● **Quoted passage**:
* * * *

Fewer Utahns signed up for Affordable Care Act insurance through healthcare.gov this year, joining their peers nationally in an enrollment dip that follows a repeal of the tax penalty for those without insurance, known as the individual mandate.

Preliminary figures released Wednesday by the Centers for Medicare and Medicaid Services, or CMS, showed 194,813 Utahns enrolling in the marketplace through healthcare.gov, a decrease of roughly 300 compared to 2017. Those plans are used primarily by people who do not get their insurance through an employer.

Randall Serr, Director of Take Care Utah, said the enrollment count may increase in the final numbers, but will likely remain at or below the 2017 level.

“I don’t expect it to be a huge bump down,” Serr said. “The fact that it’s about the same is incredible. It shows Utahns just want access to health insurance.”

This year’s open enrollment period was the first since Republican lawmakers in Washington voted to repeal the Affordable Care Act’s individual mandate late last year. That repeal — tucked into the GOP’s Tax Cuts and Jobs Act — takes effect in January and ends the tax penalty for Americans who go without insurance.

The vote on the Tax Cuts and Jobs Act followed multiple attempts to repeal the Affordable Care Act — more commonly known as Obamacare — including an effort that failed by a single vote in the Senate in July. And several states, including Utah, filed a lawsuit challenging the Affordable Care Act, leading to a ruling last week by a federal judge in Texas that struck down the health care law as unconstitutional. The judge’s ruling is currently on hold pending a likely appeal by a separate coalition of states.

Nationwide, Obamacare sign-ups fell from 8.8 million in 2017 to 8.5 million this year, a change that CMS administrators described as “steady” in prepared statements released Wednesday.

“With the lowest unemployment rate in 50 years, it’s possible that more Americans have employer based coverage, and don’t need exchange plan,” said CMS Administrator Seema Verma.

CMS also reported that a surge in health insurance sign ups during the final days of the open enrollment deadline could lead to some plan enrollments not yet being included in the preliminary numbers released this week.

* * * *

● **Your instructions**:
From the article on Affordable Care Act enrollment, list every enrollment count it gives as a number, along with what each count refers to.

* * * *

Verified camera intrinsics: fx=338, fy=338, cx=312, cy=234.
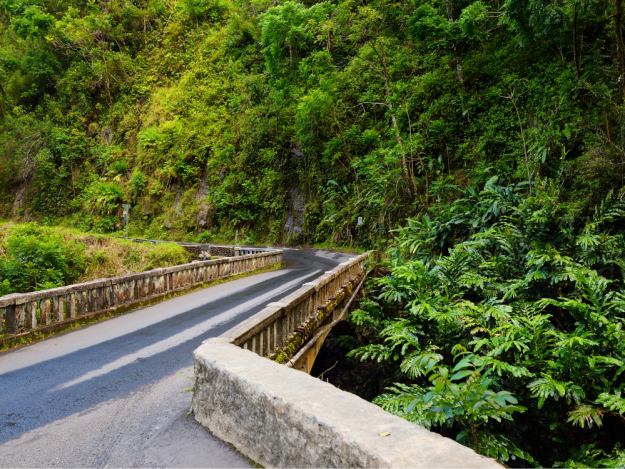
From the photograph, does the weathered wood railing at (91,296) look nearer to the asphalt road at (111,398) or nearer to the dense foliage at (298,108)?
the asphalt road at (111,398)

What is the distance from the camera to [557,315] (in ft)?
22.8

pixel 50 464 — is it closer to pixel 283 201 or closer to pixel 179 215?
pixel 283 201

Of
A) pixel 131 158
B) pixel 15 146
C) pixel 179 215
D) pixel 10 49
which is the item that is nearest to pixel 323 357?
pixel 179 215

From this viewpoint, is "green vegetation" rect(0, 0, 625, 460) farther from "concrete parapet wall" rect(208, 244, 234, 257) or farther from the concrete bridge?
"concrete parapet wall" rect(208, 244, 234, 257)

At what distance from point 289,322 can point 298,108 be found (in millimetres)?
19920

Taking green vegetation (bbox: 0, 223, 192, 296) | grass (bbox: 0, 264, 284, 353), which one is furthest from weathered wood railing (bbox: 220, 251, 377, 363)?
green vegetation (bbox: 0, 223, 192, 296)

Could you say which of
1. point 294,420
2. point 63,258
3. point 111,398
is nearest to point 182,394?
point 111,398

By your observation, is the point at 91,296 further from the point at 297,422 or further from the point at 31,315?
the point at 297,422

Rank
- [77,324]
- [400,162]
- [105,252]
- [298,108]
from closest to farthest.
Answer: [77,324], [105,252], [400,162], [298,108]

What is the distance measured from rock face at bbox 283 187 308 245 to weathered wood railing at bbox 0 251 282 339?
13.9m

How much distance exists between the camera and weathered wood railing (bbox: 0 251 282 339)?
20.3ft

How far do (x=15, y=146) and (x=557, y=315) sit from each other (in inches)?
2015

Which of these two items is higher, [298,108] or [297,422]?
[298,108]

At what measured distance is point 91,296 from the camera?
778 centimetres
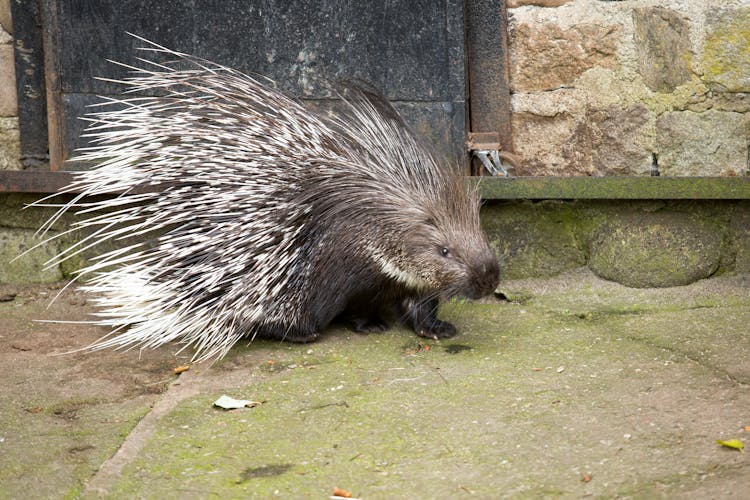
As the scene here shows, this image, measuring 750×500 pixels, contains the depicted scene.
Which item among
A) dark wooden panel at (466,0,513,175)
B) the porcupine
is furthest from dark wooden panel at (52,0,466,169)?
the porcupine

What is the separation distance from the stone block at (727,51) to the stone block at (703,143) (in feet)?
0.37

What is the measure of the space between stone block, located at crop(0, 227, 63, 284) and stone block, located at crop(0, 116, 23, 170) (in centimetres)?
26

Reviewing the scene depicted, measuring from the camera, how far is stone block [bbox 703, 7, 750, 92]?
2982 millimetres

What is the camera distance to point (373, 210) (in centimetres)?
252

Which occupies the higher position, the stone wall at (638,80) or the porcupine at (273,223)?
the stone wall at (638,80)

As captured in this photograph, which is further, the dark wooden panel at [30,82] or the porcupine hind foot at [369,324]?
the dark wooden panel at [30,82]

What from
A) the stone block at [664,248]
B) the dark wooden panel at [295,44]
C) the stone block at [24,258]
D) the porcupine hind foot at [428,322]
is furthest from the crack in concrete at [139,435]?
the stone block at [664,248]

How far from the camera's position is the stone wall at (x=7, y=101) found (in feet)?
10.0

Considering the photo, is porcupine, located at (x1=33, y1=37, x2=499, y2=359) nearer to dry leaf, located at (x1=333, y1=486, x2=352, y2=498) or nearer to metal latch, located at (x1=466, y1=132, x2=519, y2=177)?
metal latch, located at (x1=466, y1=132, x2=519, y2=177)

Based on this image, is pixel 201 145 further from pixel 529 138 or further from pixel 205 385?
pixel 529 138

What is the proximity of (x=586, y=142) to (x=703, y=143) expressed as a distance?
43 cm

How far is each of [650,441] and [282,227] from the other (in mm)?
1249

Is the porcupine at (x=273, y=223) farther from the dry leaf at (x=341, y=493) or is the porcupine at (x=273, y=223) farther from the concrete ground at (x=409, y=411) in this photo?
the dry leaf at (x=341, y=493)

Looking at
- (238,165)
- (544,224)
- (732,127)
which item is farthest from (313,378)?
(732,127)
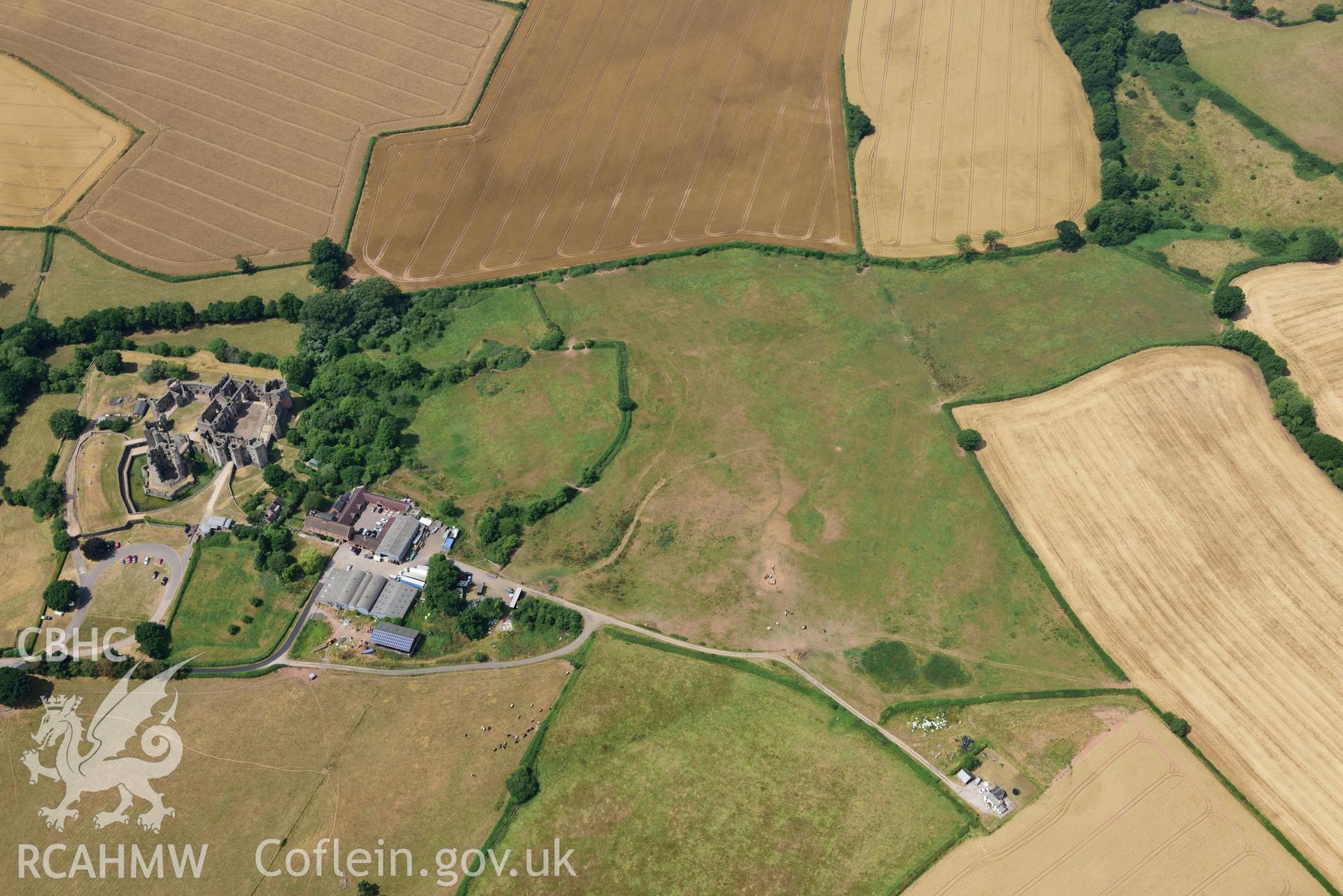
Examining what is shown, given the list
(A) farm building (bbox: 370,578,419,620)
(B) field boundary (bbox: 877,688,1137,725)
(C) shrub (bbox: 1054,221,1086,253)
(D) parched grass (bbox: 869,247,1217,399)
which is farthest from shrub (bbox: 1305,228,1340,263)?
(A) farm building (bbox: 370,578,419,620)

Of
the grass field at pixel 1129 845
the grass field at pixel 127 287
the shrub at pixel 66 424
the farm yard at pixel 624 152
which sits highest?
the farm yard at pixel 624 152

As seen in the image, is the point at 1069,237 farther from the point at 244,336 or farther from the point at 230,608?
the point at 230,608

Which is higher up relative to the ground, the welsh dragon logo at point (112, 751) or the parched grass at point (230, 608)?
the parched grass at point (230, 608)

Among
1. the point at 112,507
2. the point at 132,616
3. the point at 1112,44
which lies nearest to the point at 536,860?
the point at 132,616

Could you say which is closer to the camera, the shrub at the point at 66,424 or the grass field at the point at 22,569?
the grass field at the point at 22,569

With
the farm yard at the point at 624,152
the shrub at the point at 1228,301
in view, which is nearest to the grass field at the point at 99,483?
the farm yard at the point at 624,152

* * * *

● **Reply**:
- 194,813: Utahns enrolling in the marketplace through healthcare.gov this year (preliminary figure)
- 8.8 million: Obamacare sign-ups nationwide in 2017
- 8.5 million: Obamacare sign-ups nationwide this year